*PASSAGE TO READ*
3.2. Transit Ridership

Taylor and Fink [11] provided a literature review of the studies on transit ridership. The ridership studies were classified into descriptive and causal approaches. The descriptive approach focuses on traveler attitudes and perceptions, with travelers and operators as the unit of analysis, while the causal approach considers the environment: systems and behavior characteristics associated with ridership. The causal approach includes aggregate and disaggregate studies, where aggregate studies use system operators as the unit of analysis and the disaggregate studies focus on mode choice decision making of individual travelers. The factors that influence ridership are classified into internal and external. The internal factors include those that system operators control, such as fare and service level, while external factors are those that are exogenous to the system and managers, such as population and employment in service areas. Wu [12] also identified some factors that can influence the ridership on high speed rail in China.

There is a different category of ridership model that focuses on transit stations. One example is the study by Chan and Miranda-Moreno [13] where trip production and attraction models at the station level for the metro network in Montreal, Quebec were developed. This study found that population density, average income, bus service connectivity, distance to the central station, and service frequency are linked to the number of trips started from an area during morning peak hours, while factors such as commercial and governmental land uses, bus connectivity, and transfer stations are associated with the number of trips ended in an area during morning peak hours.

Cervero et al. [14] is another study that estimates ridership at the station/stop level. Their study includes three categories of variables: service attributes (frequency, vehicle brand, dedicated lane); location and neighborhood attributes (population and employment density, mixed land use measures, etc.); and bus stop/site attributes (bus shelter, bus bench, etc.). It was found that service frequency, intermodal connectivity, population, and employment density are highly related to ridership at BRT stops.

Stored data
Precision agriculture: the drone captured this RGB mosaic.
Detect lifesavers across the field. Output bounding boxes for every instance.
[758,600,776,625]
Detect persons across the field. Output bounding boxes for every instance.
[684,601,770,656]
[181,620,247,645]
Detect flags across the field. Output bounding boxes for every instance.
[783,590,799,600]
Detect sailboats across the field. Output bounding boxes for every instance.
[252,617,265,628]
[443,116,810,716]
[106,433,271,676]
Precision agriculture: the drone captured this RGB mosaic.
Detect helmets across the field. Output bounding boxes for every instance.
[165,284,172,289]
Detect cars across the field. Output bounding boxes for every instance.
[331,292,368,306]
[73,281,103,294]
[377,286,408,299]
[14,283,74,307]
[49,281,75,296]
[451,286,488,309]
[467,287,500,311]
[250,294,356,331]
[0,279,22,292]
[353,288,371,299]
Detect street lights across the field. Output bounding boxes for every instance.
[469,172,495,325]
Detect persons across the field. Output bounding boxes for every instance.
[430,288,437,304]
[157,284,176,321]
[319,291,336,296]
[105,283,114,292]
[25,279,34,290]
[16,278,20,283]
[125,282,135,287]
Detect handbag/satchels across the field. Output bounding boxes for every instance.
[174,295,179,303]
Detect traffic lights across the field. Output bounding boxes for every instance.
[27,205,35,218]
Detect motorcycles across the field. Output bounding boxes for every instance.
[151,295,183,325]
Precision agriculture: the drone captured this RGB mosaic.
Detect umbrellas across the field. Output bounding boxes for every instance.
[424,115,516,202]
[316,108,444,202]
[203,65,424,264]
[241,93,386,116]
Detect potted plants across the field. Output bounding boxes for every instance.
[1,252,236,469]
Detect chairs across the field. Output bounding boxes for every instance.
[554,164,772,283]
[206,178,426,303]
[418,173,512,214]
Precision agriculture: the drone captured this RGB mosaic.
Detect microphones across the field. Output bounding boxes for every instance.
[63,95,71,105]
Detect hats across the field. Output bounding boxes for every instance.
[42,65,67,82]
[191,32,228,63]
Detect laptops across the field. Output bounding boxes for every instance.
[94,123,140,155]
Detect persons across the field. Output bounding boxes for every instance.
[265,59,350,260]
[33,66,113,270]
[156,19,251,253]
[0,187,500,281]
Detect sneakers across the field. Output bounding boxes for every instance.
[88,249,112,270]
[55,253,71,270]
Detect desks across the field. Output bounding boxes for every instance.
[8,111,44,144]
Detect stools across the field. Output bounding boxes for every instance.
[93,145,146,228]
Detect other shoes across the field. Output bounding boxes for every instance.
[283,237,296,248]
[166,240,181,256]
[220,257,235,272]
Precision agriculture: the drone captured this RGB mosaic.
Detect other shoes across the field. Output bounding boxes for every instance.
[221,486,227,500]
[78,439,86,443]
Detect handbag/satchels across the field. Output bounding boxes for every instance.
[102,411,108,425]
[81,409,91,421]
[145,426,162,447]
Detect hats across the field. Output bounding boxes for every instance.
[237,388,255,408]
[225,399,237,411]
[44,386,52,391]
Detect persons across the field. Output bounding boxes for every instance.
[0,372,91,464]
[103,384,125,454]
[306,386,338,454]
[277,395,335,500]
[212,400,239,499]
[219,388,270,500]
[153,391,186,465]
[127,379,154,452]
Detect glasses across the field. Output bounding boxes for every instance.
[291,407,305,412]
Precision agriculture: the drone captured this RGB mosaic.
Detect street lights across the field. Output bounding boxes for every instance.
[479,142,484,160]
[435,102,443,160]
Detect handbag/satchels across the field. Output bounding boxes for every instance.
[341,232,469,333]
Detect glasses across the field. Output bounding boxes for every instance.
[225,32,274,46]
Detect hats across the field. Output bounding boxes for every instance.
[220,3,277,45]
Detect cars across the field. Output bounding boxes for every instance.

*PROBLEMS TO WORK ON*
1. In the transit ridership passage, list the factors that the Montreal metro study linked to the number of trips started from an area during morning peak hours.
2. Print the part of the transit ridership passage from "Cervero et al." to "at BRT stops.".
The listing is separate material and has no connection to the transit ridership passage.

*SOLUTIONS TO EACH TASK*
1.
- Population density
- Average income
- Bus service connectivity
- Distance to the central station
- Service frequency

2.
Cervero et al. [14] is another study that estimates ridership at the station/stop level. Their study includes three categories of variables: service attributes (frequency, vehicle brand, dedicated lane); location and neighborhood attributes (population and employment density, mixed land use measures, etc.); and bus stop/site attributes (bus shelter, bus bench, etc.). It was found that service frequency, intermodal connectivity, population, and employment density are highly related to ridership at BRT stops.